Friday, July 08, 2005

Okay, okay...

So I was a little hot yesterday but I am not going to delete the post yet. What is it about marriages and me that corrodes so explosively? Or relationships for that matter? I'm a guy, let's get that straight first and whatever that may imply, you can let it. I like women, I love women. I'm a first class flirt and have been for years. It is fun, delightful, delicious and the effects and results are scintillating, brilliant and momentarily validating. It's that last part that is the root of my darkest and scariest trimmings. I find the external pleasure a mask to comfort the innermost, fraidy-cat, unwanted Pherby. No, I'm not going to say "my inner child"! Fuck that, he is a bratty, screaming, spastic, demanding, egotistical Tasmanian imp! A whirling dervish! Ooohh, I always wanted to use that adjective! So my little internal validation is vacuous and timid. It takes whatever scraps that it can suck up from the floor, without shame, without dignity. I know, I'm SO dramatic. Spend a month in my family and you'll know where it comes from. That is a comfort also. The DRAMA of it all! Oh, for swear and for knocked up nuisances (with the back of your hand on your forehead), please GOD, blast these damn, ungrateful little backstabbing pricks of misery that always PHUCK with my fantastic and worldly plans! Don't they know who I AM?!? Oh yeah, the drama juices are flowing now.
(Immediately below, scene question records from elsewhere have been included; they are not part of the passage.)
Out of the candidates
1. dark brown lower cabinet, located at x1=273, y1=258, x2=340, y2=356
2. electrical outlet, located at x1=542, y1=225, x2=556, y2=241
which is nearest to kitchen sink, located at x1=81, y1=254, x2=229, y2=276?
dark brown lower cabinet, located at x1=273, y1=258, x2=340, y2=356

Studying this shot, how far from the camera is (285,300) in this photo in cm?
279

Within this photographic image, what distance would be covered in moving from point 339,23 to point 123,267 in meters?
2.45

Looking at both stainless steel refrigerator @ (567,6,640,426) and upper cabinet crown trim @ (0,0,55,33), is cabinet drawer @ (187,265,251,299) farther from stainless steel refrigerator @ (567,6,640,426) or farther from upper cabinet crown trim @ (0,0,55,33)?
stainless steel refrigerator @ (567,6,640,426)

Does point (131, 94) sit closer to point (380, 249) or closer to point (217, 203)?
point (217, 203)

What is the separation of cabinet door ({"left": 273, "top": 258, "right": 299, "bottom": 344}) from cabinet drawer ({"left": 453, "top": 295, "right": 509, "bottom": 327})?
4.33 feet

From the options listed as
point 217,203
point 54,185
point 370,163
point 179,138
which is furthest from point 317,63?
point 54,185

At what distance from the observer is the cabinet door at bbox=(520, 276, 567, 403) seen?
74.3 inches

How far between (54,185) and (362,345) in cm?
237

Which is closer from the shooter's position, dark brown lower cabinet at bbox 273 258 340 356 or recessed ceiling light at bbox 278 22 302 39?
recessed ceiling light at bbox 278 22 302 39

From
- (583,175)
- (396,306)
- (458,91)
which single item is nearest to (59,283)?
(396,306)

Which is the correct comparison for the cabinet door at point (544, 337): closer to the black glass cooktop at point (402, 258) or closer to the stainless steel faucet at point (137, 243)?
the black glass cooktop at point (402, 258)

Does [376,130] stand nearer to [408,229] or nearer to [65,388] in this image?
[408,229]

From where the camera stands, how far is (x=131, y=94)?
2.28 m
Where was I? Remember, the bipolar part of me...maybe it's really ADHD afterall? Maybe it's both! Yay! Oh yeah, my mental-pause inner validation crisis. It's all life really. Isn't it? Isn't this just me thinking that everyone else is living the dream, happy as a clam in Fiji and I'm the only one not getting it? Is that it? Do you ever look at people in other cars passing by so quickly and realize, no matter who they are, that they have their worldly stories too? The dramas, the emotional nightmares, the fucked up family issues, the STORIES that they can tell? I do and I try to imagine my place on this planet. I'm just one of many here folks. I guess that is the reason for these blogs. To let us know that we are all drops that make up the big fucking river of life TOGETHER. My validation has to accept that. I don't need to know the answers I guess, just to notice the "Do Not Enter" signs and comply. Hmmm. How about that?